⟨

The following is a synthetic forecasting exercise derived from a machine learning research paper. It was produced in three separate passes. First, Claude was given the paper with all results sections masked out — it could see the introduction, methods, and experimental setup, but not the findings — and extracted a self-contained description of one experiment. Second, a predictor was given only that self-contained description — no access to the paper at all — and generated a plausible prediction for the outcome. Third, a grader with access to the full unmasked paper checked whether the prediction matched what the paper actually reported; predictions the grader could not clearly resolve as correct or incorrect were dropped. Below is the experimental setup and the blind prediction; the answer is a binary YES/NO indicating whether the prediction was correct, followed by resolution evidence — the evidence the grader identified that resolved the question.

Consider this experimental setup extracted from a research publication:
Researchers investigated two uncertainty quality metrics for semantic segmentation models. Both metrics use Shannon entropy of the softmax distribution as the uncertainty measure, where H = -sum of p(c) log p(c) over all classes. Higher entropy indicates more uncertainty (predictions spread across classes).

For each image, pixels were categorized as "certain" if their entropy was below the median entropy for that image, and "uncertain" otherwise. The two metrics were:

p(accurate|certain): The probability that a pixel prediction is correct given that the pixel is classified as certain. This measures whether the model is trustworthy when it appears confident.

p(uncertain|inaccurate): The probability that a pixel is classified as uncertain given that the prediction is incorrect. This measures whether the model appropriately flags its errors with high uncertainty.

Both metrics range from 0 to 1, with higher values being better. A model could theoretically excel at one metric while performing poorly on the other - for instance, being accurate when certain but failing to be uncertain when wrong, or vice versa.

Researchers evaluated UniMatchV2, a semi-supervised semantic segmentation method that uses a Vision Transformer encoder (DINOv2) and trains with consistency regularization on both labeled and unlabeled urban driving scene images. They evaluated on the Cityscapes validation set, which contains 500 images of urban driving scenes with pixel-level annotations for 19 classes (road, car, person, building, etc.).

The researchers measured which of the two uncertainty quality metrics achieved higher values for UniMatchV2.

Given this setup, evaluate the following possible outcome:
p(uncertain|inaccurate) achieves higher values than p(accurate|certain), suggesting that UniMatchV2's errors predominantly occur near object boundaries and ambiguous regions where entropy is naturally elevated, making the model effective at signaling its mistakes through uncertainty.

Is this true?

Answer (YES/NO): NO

⟩
⟨

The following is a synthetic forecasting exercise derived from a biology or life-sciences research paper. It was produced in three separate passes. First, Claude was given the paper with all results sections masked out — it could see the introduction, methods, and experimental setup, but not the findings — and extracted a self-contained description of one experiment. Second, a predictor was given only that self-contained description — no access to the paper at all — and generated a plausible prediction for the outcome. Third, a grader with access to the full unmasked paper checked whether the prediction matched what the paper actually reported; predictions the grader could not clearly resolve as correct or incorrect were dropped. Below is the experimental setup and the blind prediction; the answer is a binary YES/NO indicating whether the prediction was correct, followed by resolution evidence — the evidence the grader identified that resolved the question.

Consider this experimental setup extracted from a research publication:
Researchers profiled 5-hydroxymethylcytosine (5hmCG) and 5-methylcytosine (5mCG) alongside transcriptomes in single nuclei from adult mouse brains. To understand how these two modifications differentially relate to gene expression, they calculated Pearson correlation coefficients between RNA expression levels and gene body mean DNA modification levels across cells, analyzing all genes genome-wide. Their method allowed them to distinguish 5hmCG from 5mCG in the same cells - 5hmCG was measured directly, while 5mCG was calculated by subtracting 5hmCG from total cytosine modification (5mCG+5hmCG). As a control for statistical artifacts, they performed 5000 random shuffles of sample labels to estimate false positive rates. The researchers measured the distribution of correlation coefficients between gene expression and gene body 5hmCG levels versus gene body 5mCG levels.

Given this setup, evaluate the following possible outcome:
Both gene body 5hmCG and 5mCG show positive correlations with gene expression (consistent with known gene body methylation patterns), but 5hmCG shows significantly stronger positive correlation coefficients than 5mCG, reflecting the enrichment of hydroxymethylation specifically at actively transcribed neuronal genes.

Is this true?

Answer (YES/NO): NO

⟩

▸ DESCRIPTION OF THE TASK: Scan the material above for the string "which", and copy every line where it is found.

▸ ANSWER SECTION:
Researchers evaluated UniMatchV2, a semi-supervised semantic segmentation method that uses a Vision Transformer encoder (DINOv2) and trains with consistency regularization on both labeled and unlabeled urban driving scene images. They evaluated on the Cityscapes validation set, which contains 500 images of urban driving scenes with pixel-level annotations for 19 classes (road, car, person, building, etc.).
The researchers measured which of the two uncertainty quality metrics achieved higher values for UniMatchV2.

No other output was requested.